Development of novel infectious clones of genotype 1 hepatitis C virus

Abstract

Background & Aims: Hepatitis C virus (HCV) research has been hampered by the inability to culture HCV isolates in vitro except for the genotype 2a JFH1. Thus, it is important to develop cell culture-infectious clones for various HCV genotypes and to study cell culture-adaptive mutations which would enable development of infectious HCV clones. Among cell culture-adaptive mutations, S2204I robustly enhances HCV RNA replication in most HCV genotypes but the relevant mechanism is still unclear. Recent studies identified four cell culture-adaptive mutations F1464L/A1672S/D2979G/ Y2981F (LSGF) that permit many HCV isolates to be further adapted in cell culture. In this study, LSGF mutations were used as the first step for developing genotype 1 infectious clones and we also investigated the effect of S2204I mutation on viral RNA replication.

Method: Multiple cell culture-adaptive mutations including LSGF were introduced into genotype 1a and 1b HCV sequences.

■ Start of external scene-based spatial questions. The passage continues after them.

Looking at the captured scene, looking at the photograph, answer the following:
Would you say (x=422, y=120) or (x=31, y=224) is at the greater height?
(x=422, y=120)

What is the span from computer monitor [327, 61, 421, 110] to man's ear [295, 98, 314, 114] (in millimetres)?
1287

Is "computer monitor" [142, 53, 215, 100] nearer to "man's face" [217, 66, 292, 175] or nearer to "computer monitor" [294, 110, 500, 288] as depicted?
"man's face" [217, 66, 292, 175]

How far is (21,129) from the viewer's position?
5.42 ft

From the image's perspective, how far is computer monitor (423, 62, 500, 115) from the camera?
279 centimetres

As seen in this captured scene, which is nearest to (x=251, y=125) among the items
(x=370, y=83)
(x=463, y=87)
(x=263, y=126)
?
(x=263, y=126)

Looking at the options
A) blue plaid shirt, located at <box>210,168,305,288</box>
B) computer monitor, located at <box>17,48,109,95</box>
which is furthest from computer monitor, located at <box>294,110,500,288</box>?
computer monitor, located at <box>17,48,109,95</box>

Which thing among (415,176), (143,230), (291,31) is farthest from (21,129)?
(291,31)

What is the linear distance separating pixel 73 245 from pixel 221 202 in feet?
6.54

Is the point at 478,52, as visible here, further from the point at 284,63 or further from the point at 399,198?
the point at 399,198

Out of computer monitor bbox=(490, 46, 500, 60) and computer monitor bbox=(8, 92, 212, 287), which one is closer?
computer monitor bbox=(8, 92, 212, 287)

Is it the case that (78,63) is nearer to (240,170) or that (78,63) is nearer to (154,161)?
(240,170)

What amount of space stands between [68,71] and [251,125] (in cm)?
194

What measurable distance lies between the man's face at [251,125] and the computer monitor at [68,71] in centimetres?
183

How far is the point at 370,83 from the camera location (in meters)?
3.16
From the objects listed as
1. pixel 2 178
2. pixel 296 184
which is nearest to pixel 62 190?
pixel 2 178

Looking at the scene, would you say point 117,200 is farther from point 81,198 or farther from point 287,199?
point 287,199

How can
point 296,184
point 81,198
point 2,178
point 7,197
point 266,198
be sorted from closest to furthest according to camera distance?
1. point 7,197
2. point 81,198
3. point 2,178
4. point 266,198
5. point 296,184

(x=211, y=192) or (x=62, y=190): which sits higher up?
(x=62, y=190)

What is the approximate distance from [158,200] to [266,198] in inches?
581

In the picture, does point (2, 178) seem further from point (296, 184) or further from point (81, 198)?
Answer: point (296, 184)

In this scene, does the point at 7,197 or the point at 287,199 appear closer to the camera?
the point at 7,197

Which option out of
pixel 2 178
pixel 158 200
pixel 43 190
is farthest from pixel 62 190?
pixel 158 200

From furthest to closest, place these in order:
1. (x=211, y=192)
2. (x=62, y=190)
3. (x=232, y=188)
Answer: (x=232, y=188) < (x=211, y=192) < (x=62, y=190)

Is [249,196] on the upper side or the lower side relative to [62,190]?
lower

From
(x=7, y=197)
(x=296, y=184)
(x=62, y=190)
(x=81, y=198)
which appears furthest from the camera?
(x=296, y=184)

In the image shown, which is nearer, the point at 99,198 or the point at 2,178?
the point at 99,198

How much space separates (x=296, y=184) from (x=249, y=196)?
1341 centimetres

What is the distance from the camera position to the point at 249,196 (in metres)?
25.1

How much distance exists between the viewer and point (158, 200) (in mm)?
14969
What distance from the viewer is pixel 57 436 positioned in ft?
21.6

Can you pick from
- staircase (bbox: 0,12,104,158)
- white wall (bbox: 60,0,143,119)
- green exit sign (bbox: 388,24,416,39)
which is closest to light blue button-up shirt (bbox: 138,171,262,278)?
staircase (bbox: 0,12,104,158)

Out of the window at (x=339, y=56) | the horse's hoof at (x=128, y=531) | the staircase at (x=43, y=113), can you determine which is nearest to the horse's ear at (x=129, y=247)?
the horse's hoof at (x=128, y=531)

We also generated various recombinant chimeras with or without S2204I mutation. And we generated genotype 1a constructs including substitutions at position 2204 (threonine and serine) which were found in the chimpanzee-infection experiment. Huh7.5 cells were transfected with in vitro-transcribed viral RNA and HCV RNA replication was evaluated by Gaussia luciferase reporter assay.

Results: LSGF mutations did not confer the RNA replication ability of H77C and H77S.3 (genotype 1a). Con1 (genotype 1b) that was introduced with multiple cell culture-adaptive mutations including LSGF showed a low RNA replication level. The RNA replication of H77S-based JFH1 chimeras in transfected cells was impaired regardless of S2204I mutation. RNA replication level of H77S.3 with either threonine or serine at position 2204 was similar to each other.

Conclusion: LSGF mutations did not increase RNA replication capacities of H77C, H77S.3 and Con1. Capability of S2204I mutation in enhancing HCV RNA replication was not dependent on background genotypes. Serine and threonine at position 2204 supported HCV RNA replication similarly in in-vitro transfection experiments.